Place after Mobility?

The one inconvenient thing about geography is that it imposes limitations on us. Each of us only has the capability of being in one place at one time, and traveling between places requires a payment in time and energy. Because of these barriers between different places, each place has had the ability to grow in its own distinct way. Human cultures, just like natural ecosystems, need to have a little space of their own without much interference to be able to uniquely flourish and evolve. (Linguists know that mountainous areas have generated a plurality of different languages, while the plains have been far more linguistically homogeneous). The historical correlation between limitation of mobility and cultural uniqueness seems to be set in stone.

But the modern world is intent on solving the problems of limitation. Technological advances in transportation and communications have essentially been eating away at the barriers between places for centuries. The liberalism of our political order, both right and left, highly values personal autonomy and freedom. We have fought hard for our ability to make our own decisions, and this includes the decision to move to a different place and join a different community. I don't want to make light of these achievements, and I realize that I am fully a product of this world. The freedom of geographical mobility is near to the heart of our shared value system.

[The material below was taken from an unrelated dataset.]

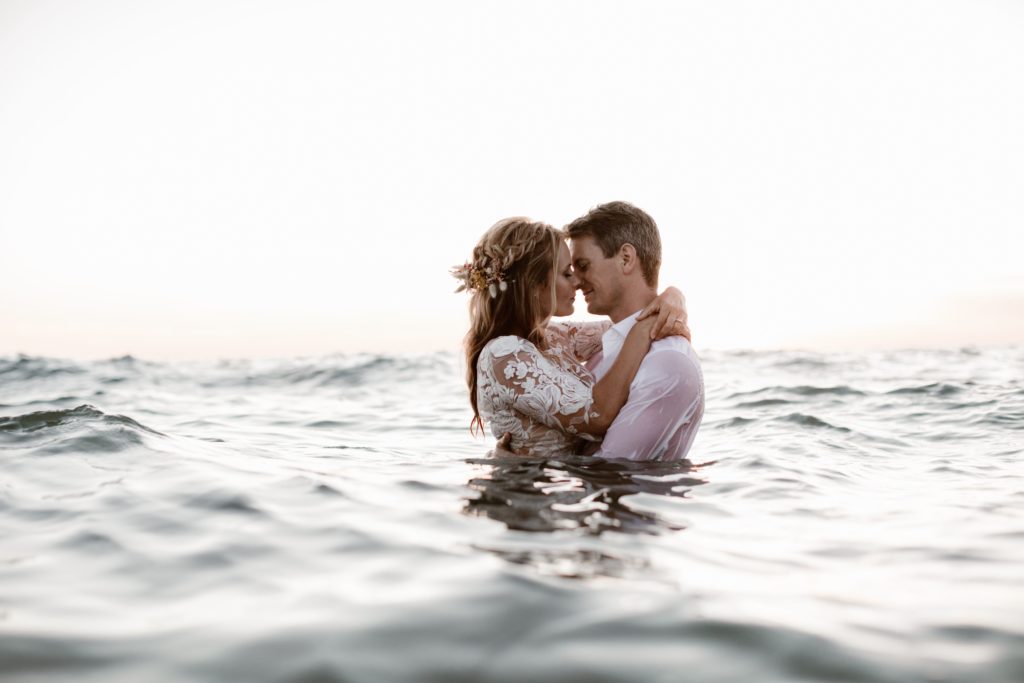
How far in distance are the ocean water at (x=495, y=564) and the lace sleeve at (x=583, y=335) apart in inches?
38.1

However, there has been a persistent uneasiness about our power to defeat the limitations of location. We complain about the McDonaldization of cultures, the lack of care for the natural environment, the aesthetic monotony of suburban sprawl, and the economic hegemony of the various Walmarts. Sure, there may be Philly cheesesteaks, Boston clam "chowda", Cincinnati chili and the like, but these foods are available anywhere. I once knew of a N.Y. bagel shop that imported New York tap water in for an authentic experience. These last vestiges of local food identities have become more of a marketing gimmick than anything else. While we fight to transcend place itself, we often lament the loss of a sense of place. Communitarian philosopher Michael Walzer has written,

"Americans apparently change their residence more often than any people in history ... The sense of place must be greatly weakened by this extensive geographical mobility, although I find it hard to say whether it is superseded by mere insensitivity or by a new sense of many places. Either way, communitarian feeling seems likely to decline in importance. Communities are more than just locations, but they are more successful when they are permanently located."

Can we have our cake and eat it too? Can we possess the freedom of movement, not to mention the near universal availability of information, without letting local color bleed at all? I doubt it, but I'm certainly open to any ideas for how this could happen.